Source text ::
- - - - -

COC’s issuance of Measure E bonds yields $70 million


Funds intended to upgrade, expand campus facilities 

Officials from the Santa Clarita Community College District, which encompasses College of the Canyons, announced that its third bond issuance under Measure E, sold in late October, yielded $70 million for the purpose of building out the Canyon Country campus and upgrading the Valencia campus. 

“Thanks to the support of the community through Measure E, College of the Canyons continues to be well-positioned to extend its programs and services for our students and our local workforce,” said Chancellor Dianne Van Hook in a prepared statement.  

“The planned enhancements at both of our campuses will benefit our students, staff, faculty and the Santa Clarita Valley community for years to come,” she added.  

Local voters approved Measure E in June 2016 for a total of $230 million to fund multiple projects at both campuses. COC issued its first and second series of bonds and authorized an aggregate principal amount of $50 million and $85 million in May 2017 and August 2019, respectively.

- - - - -

Information shown ::
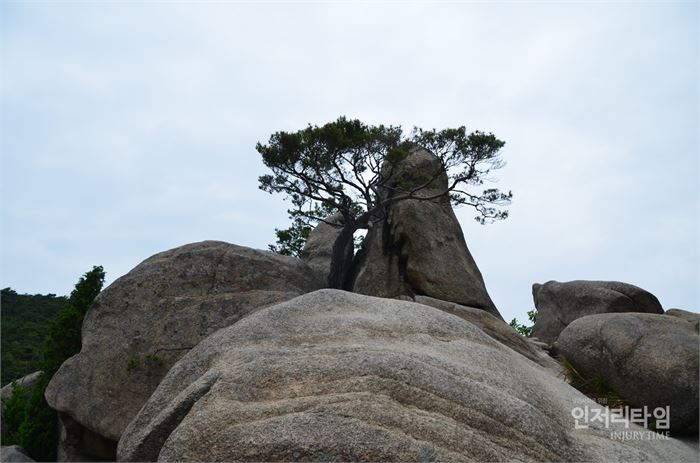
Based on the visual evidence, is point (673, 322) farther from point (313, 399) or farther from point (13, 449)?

- - - - -

Requests ::
(1) Answer each question from the Measure E bonds article, one answer per line.
(a) How much did the third bond issuance under Measure E yield?
(b) In what month and year did local voters approve Measure E?
(c) Who is the chancellor quoted in the prepared statement?
(2) Using the Measure E bonds article, decide whether each statement agrees with it. Give yes or no and quote the words that settle it.
(a) The third bond issuance was sold in late October.
(b) Measure E was approved for a total of $250 million.
(c) The second series of bonds was issued in May 2017.
(3) From the Measure E bonds article, reproduce the stretch from "Funds intended to" through "a prepared statement.".

Results for each task ::
(1)
(a) $70 million
(b) June 2016
(c) Dianne Van Hook

(2)
(a) Yes: "sold in late October"
(b) No: "for a total of $230 million"
(c) No: "$50 million and $85 million in May 2017 and August 2019, respectively"

(3)
Funds intended to upgrade, expand campus facilities 

Officials from the Santa Clarita Community College District, which encompasses College of the Canyons, announced that its third bond issuance under Measure E, sold in late October, yielded $70 million for the purpose of building out the Canyon Country campus and upgrading the Valencia campus. 

“Thanks to the support of the community through Measure E, College of the Canyons continues to be well-positioned to extend its programs and services for our students and our local workforce,” said Chancellor Dianne Van Hook in a prepared statement.